Los personajes de Farhadi representan a seres humanos corrientes de clase media-baja y con problemas extensibles a su contexto social. Nada particular les hace especiales dentro de una franja de verosimilitud. Pero ahí mismo es donde reside la brillantez del cineasta iraní para extraer de su convencionalismo dilemas morales de  gran complejidad, construyendo personajes llenos de matices, lo que como espectadores nos hace comprometernos a un cierto modo de habitar a cada uno de ellos, que no es ni definitivo, ni clasificador, ni categorizados, sino más bien nos obliga a otorgarles una especie de libertad para actuar, para proceder de tal o cual manera, ahuyentando  toda posibilidad de emitir un  juicio de valor sobre ellos, y dejándolos ser y hacer. Lo que queda en nuestra memoria es una especie de eco de sus movimientos, de sus miradas, de sus rostros, como si presenciáramos ejercicios de retratos incluso con un tinte Bergmaniano.

 

A SEPARATION

2011/ Iran

Director: Asghar Farhadi

Script: Asghar Farhadi

Music: Sattar Oraki

Photography: Mahmoud Kalari

Sound: Mohammad Reza Delpack, Reza Narimizadeh, Mahmoud Samakbashi.

Farhadi’s cinema supposes a certain anomaly in the current cinema due to the style with which it intertwines the filmic traditions of Iran, the realistic cinema and the ingredient of an intrigue turned into the engine that drives his stories.

As a filmmaker, Farhadi designs beautiful geometric mechanisms that aspire to mobilize an abstraction. His work, in which “find and build” are related, is what exposes you as a spectator to a situation that has begun to explode and we are discovering in the way, while we are seeing, the terrifying point to which it is heading to.
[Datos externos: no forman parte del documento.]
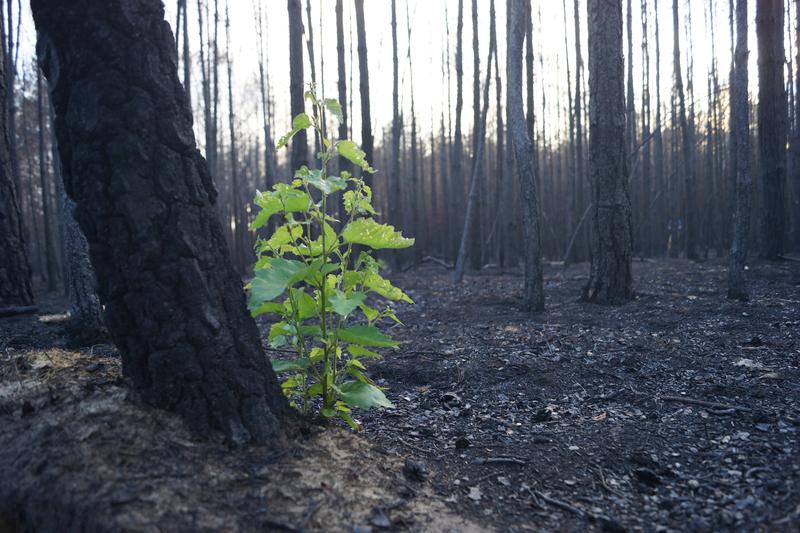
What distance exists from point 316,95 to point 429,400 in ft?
6.82

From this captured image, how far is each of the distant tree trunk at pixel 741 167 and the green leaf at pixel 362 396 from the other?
522 cm

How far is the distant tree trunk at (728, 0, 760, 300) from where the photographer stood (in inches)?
231

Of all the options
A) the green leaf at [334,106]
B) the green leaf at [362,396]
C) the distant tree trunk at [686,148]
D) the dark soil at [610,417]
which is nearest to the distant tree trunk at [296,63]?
the dark soil at [610,417]

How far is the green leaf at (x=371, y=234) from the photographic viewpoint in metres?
2.28

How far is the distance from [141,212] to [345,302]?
80 cm

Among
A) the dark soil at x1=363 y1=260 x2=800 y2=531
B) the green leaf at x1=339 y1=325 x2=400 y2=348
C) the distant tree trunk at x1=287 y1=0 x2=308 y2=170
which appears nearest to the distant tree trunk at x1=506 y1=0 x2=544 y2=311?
the dark soil at x1=363 y1=260 x2=800 y2=531

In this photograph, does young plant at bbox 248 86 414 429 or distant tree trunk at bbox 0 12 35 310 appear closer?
young plant at bbox 248 86 414 429

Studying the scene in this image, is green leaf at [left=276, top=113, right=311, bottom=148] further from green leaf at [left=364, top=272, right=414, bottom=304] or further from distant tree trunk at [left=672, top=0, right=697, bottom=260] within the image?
distant tree trunk at [left=672, top=0, right=697, bottom=260]

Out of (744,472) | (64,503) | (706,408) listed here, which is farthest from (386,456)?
(706,408)

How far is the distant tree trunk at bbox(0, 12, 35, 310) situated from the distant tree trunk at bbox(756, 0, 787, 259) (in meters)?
11.3

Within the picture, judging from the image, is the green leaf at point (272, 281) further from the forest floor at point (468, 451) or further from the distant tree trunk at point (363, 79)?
the distant tree trunk at point (363, 79)

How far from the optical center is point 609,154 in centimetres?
660

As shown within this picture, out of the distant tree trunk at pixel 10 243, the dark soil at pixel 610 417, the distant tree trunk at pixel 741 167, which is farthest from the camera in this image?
the distant tree trunk at pixel 10 243

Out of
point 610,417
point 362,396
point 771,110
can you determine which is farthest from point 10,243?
point 771,110
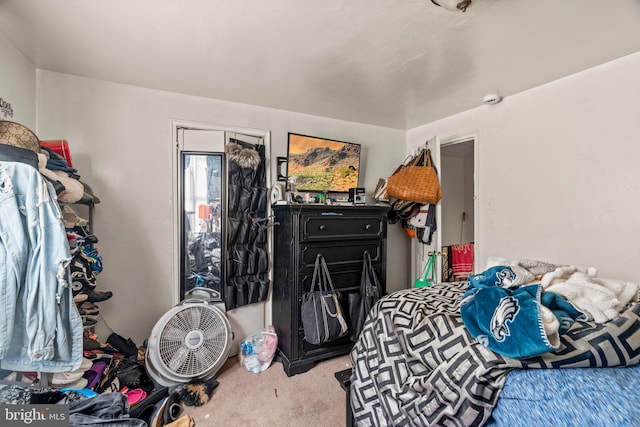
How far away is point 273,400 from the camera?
6.13 ft

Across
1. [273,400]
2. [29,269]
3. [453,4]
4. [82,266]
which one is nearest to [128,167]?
[82,266]

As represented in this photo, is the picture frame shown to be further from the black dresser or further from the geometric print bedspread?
the geometric print bedspread

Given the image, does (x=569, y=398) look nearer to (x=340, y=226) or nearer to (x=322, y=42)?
(x=340, y=226)

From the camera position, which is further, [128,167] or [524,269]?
[128,167]

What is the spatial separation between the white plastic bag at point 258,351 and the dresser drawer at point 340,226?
3.24 ft

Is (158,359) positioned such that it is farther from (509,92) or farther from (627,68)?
(627,68)

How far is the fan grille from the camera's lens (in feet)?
6.15

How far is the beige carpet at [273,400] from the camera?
1.68m

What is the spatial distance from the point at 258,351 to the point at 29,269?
1.67m

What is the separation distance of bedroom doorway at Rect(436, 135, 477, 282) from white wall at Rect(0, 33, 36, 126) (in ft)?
14.2

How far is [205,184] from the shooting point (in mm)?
2402

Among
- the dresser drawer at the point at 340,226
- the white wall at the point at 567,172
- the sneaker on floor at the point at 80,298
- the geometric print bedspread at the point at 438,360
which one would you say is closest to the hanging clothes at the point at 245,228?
the dresser drawer at the point at 340,226

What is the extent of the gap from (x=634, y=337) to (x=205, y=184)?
267 cm

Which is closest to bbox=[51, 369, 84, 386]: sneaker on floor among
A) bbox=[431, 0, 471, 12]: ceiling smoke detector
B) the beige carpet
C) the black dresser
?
the beige carpet
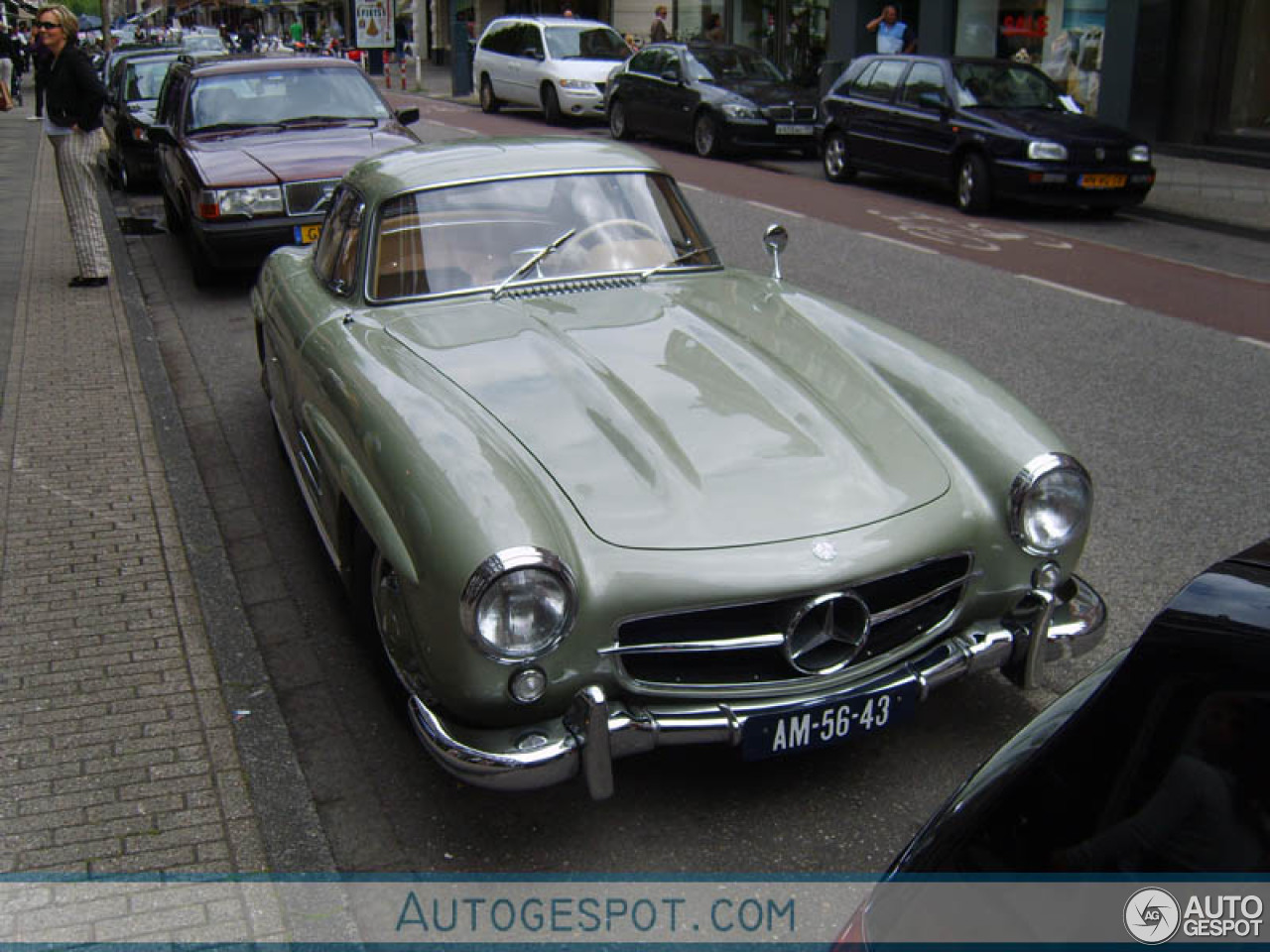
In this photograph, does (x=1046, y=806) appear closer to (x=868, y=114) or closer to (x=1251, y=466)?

While life goes on screen with apparent spontaneity, every secret, every corner we inhabit, refers to a final, in which the conception of tragedy is not free – and again the melodrama – as a necessary element of The human experience.

It would be interesting to present as a reference or influence in the way of working, an approximation between the cinema of Fritz Lang and of Farhadi, from the common certainty that truth is buried beneath the appearances of everyday perception. Instead of proposing horizontal paths in search of a goal, the works of both apply the task of getting inside hidden places of their stories. Lang and Farhadi share the soul of a researcher, who inquires into the secrets of his characters, with the strict mentality of an architect, in fact Lang was one…

The characters of Farhadi represent ordinary middle-low-class humans with problems that extend beyond their social context. Nothing makes them special.

But therein lies the brilliance of the Iranian filmmaker to extract from his conventionalism moral dilemmas of great complexity, constructing characters full of colors, which as spectators makes us commit ourselves to a certain way of inhabiting each one of them, which is not definitive, nor categorized, but rather forces us to grant them a kind of freedom to act, to proceed in such way, driving away every possibility of issuing a value judgment on them, and letting them be and do. What remains in our memory is a kind of echo of their movements, their looks, their faces, as if we witnessed exercises of portraits even with a Bergmanian tint.